Try it: Please restate the listing word for word, omitting the images.

Data excerpt:
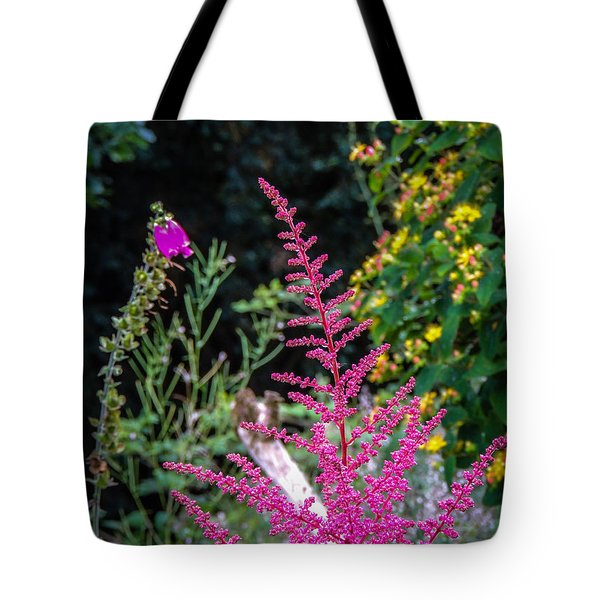 Brilliant Astilbe In Markree Castle Gardens Tote Bag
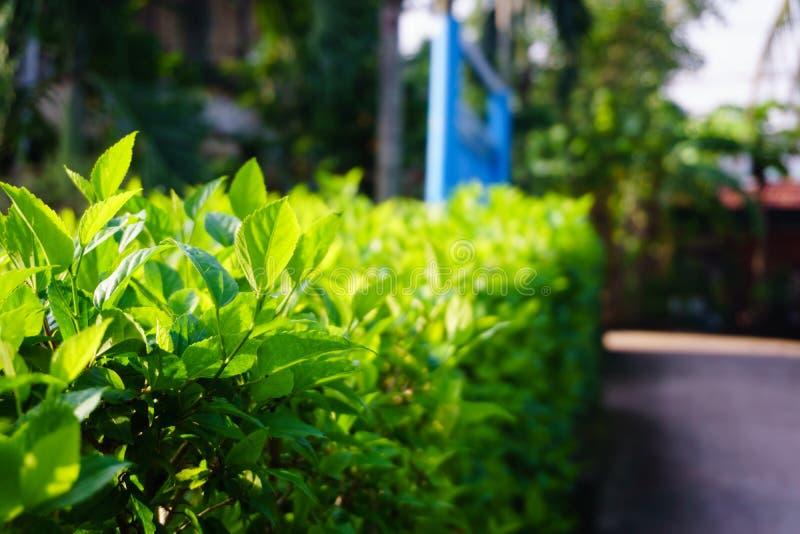 绿色庭院树篱在西贡 免版税图库摄影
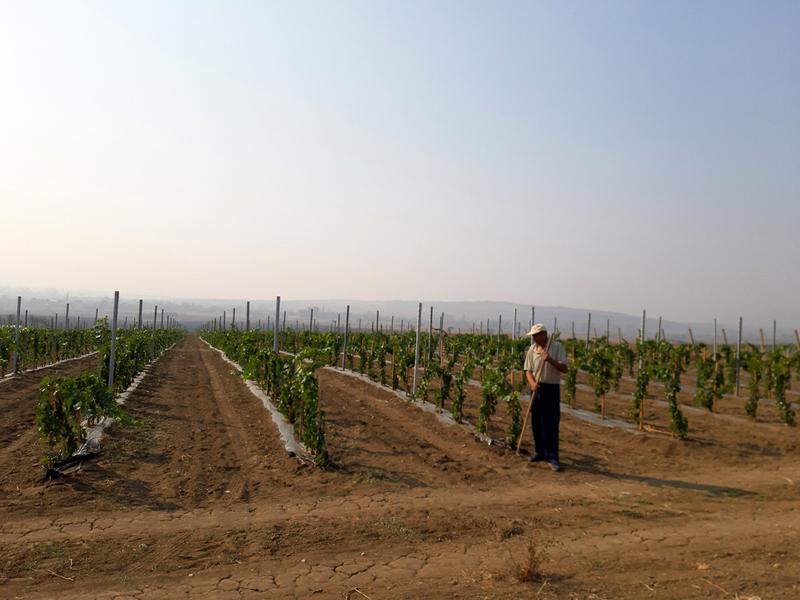 Podsticajna sredstva za biljnu proizvodnju svim poljoprivrednicima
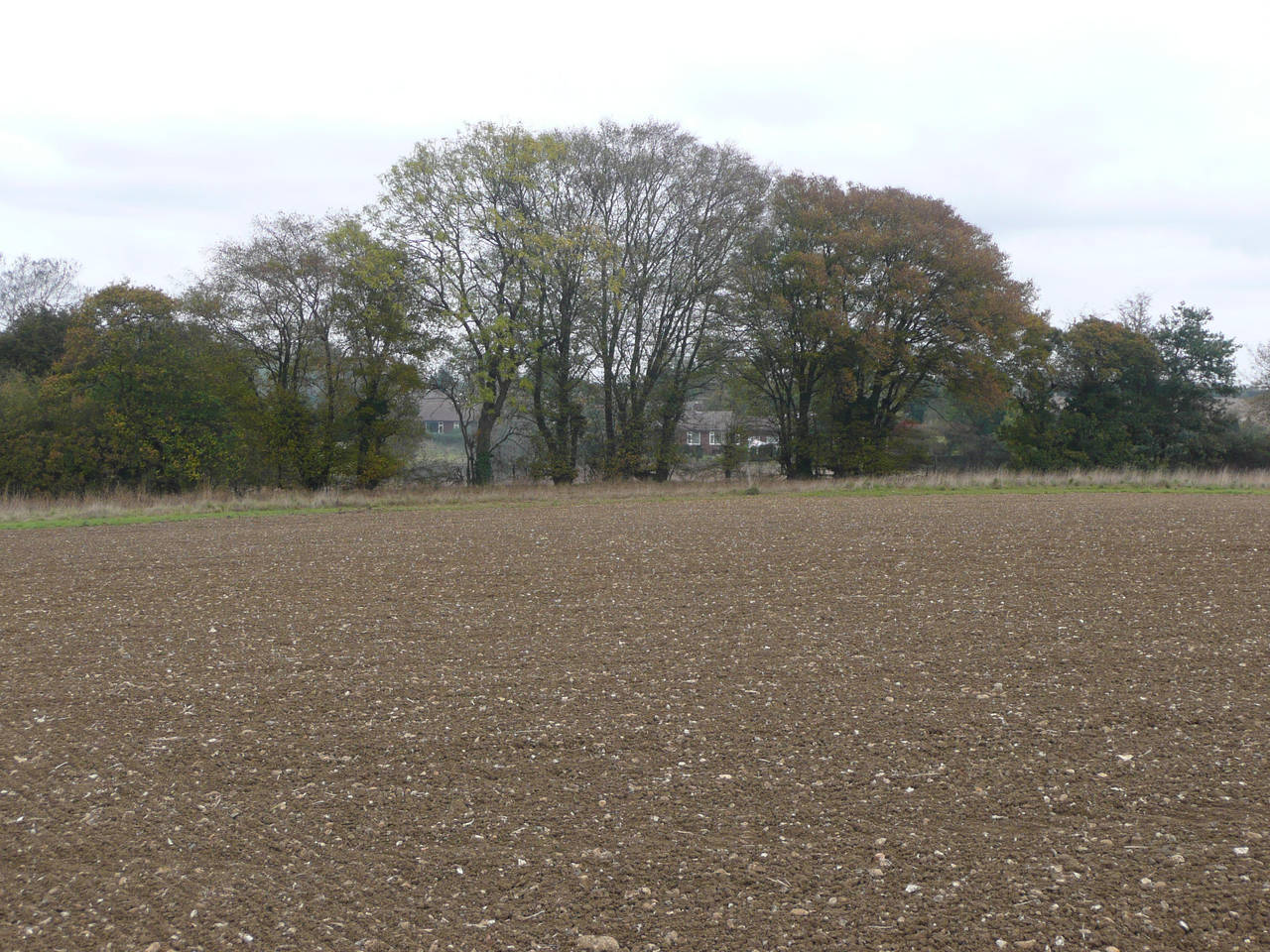 Bare Field 2 by AdenarKaren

Solution for this task:
 Brilliant Astilbe In Markree Castle Gardens Tote Bag
 绿色庭院树篱在西贡 免版税图库摄影
 Podsticajna sredstva za biljnu proizvodnju svim poljoprivrednicima
 Bare Field 2 by AdenarKaren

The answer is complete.